EXERCISE AIM =
Transcribe the tinea capitis passage below word for word, everything from "Currently, many experts" down to "of this condition.".

Tinea capitis, a dermatophyte infection involving the hair shaft on the scalp, is primarily a disease of preadolescent children. The predominant pathogen varies according to the geographical location. Trichophyton tonsurans and Microsporum canis account for the majority of infections in north America and certain parts of Europe. The current standard of care for the treatment of tinea capitis in the USA is oral griseofulvin, but evidence is accumulating that some of the newer antifungal agents may also be useful.
The newer oral antifungal agents such as terbinafine, itraconazole and fluconazole seem to be effective, safe, and have the advantage of a shorter treatment duration. Although a significant number of clinical studies and reports have documented experience with terbinafine and itraconazole for the treatment of tinea capitis, it should be noted that only a few trials have been conducted utilizing fluconazole. Both 2% ketoconazole and 1% selenium sulfide shampoos are often recommended as adjuvant topical therapy.
Currently, many experts consider griseofulvin to be the drug of choice for tinea capitis. Short-term terbinafine, itraconazole and fluconazole therapy have been shown to be comparable in efficacy and safety with griseofulvin. Regular epidemiological surveillance of causative fungal organisms in the community and their antifungal susceptibility is an essential component in the management of this condition.

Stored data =
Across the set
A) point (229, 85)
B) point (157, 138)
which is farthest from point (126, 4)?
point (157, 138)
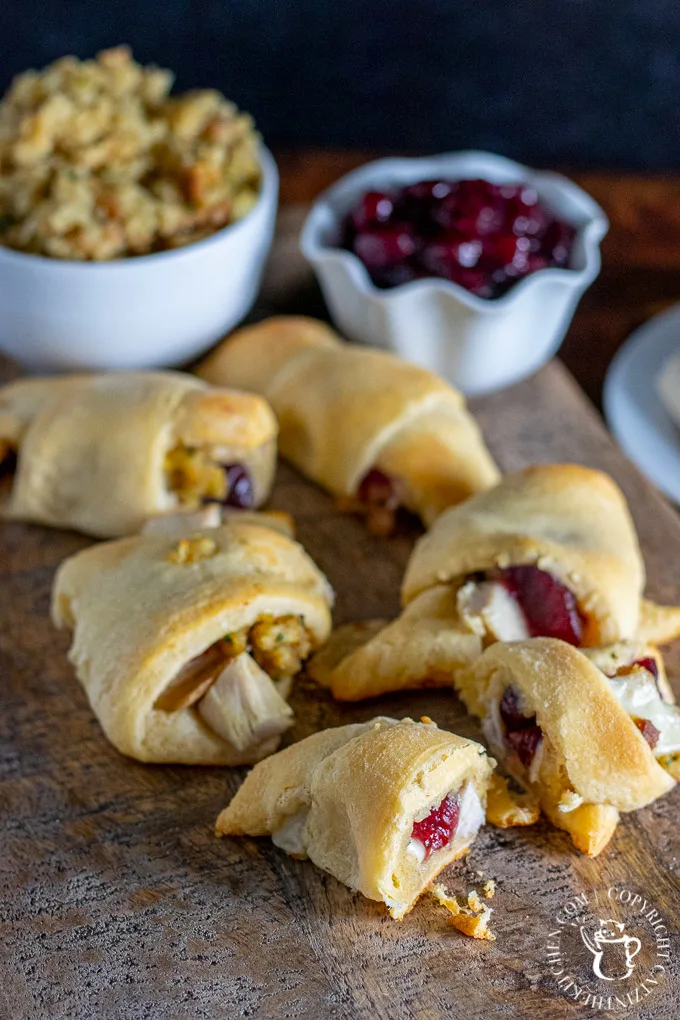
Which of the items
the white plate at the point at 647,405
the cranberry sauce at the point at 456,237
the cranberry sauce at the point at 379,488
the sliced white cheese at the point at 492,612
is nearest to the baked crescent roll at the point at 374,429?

SOLUTION TO THE EXERCISE =
Currently, many experts consider griseofulvin to be the drug of choice for tinea capitis. Short-term terbinafine, itraconazole and fluconazole therapy have been shown to be comparable in efficacy and safety with griseofulvin. Regular epidemiological surveillance of causative fungal organisms in the community and their antifungal susceptibility is an essential component in the management of this condition.